Pierre entendit soudain son nom :
— Pierre, Pierre.
Il déposa sa pagaie.
— Mon Pierre, mon beau Pierre de Rencontre.
Ils éprouvaient la sensation de se trouver enfin, pour toujours.
— Pourquoi étais-tu coquette, Ysabau ?
— Tu étais si présomptueux ; tu étais si certain que c’était toi que je devais aimer ; tu voyais si peu la possibilité qu’un autre pût entrer en ligne de compte lorsque tu étais là. Et toute ton attitude disait : si elle hésite entre un autre et moi, c’est qu’elle n’est pas digne de moi.
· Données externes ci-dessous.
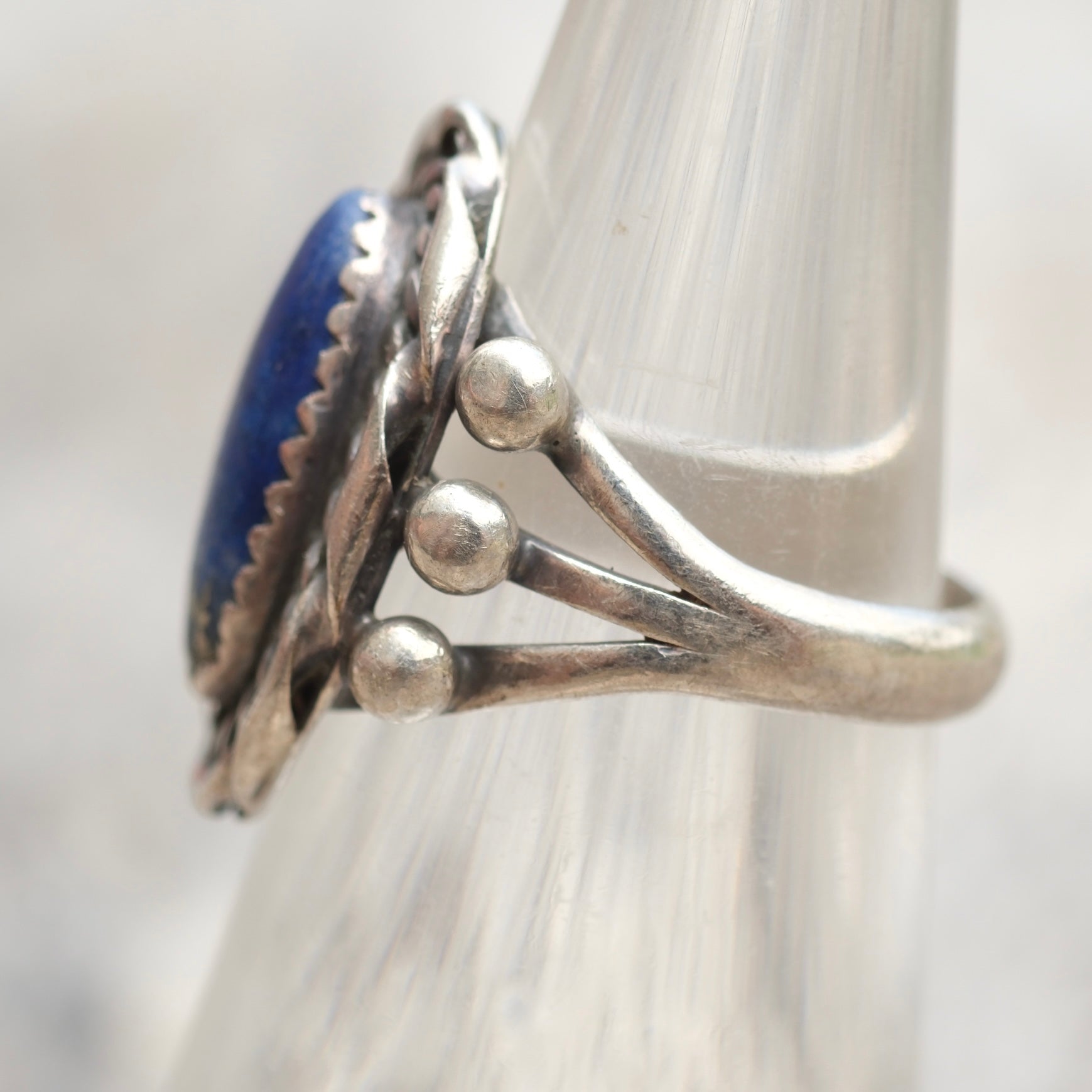 Vintage Sterling Lapis Ring 5.25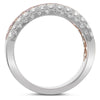 LARGE 1.16CT WHITE PINK DIAMOND 18K WHITE & ROSE GOLD MULTI ROW ANNIVERSARY RING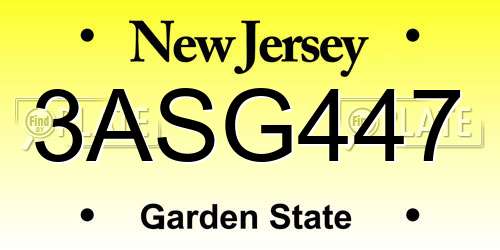 3ASG447 New Jersey License Plate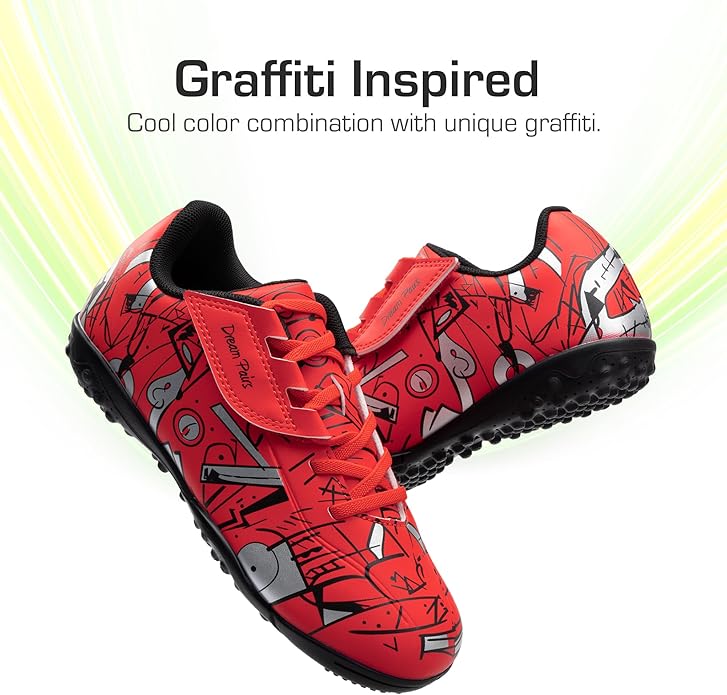 DREAM PAIRS Boys Girls Indoor Turf Soccer Cleats Lace Up Athletic Youth Futsal Football Casual Shoes for Little/Big Kid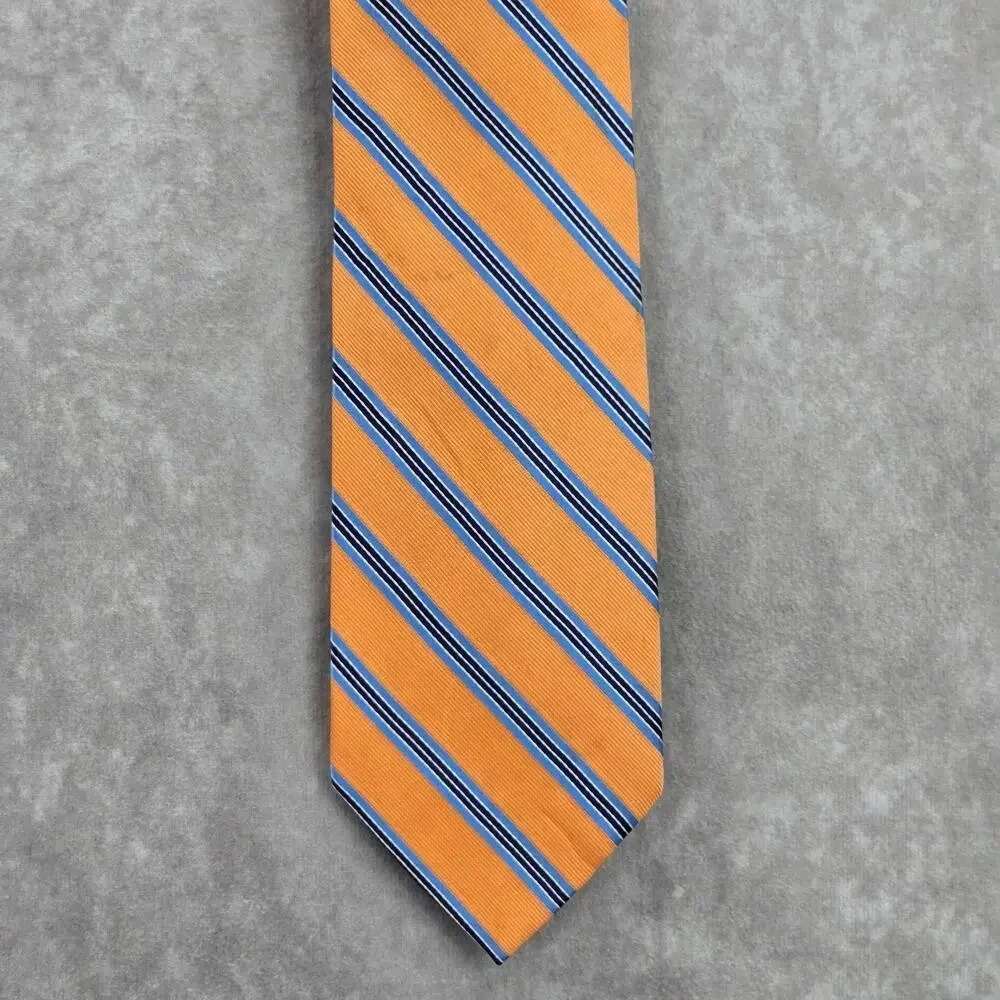 Nautica Orange Blue White Stripe Geometric Executive 100% Silk‎ Mens Neck Tie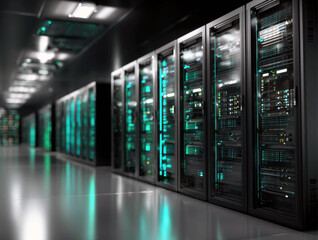 VIew of a Server room data center - storage hosting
Et si je regardais un autre que toi, il semblait que j’étais à jamais salie, souillée pour toi. Oh ! là, là, le seigneur de Rencontre n’était pas un mince personnage.
— Il n’est pas un mince personnage non plus, ne trouves-tu pas ?
— C’est un fat. Je voulais m’amuser à ses dépens : je disais à mes amies : « Regardez ; voici le sieur de Rencontre qui encense comme un grand de la cour ; il doit sortir de quelque château à tourelles ». Et nous nous amusions bien. Ridicule Pierre. Tu n’es qu’un Pierre de Rencontre, un Pierre d’occasion, qui ne vaut pas cher, Pierre mon bien-aimé. Tu n’es qu’un Pierre de Rencontre ; ici, aujourd’hui, mais demain, là-bas.
— Pourquoi es-tu venue alors ?
— Tu as été assez puni. Et moi, je suis bonne fille, je suis gentille, je n’ai pas ton orgueil.
— Tu es venue par pitié ?
— Oui, je suis venue par pitié. Es-tu parti à cause de moi, Pierre ? Un peu à cause de moi ?
— Tu n’étais pas une sœur menette alors : ronde, dodue comme une caille, jouant à tourner les têtes, utilisant ta beauté sans honte, folle de toi-même. On m’aurait coupé les mains, je ne serais pas allé te dire adieu sur le quai à Saint-Malo.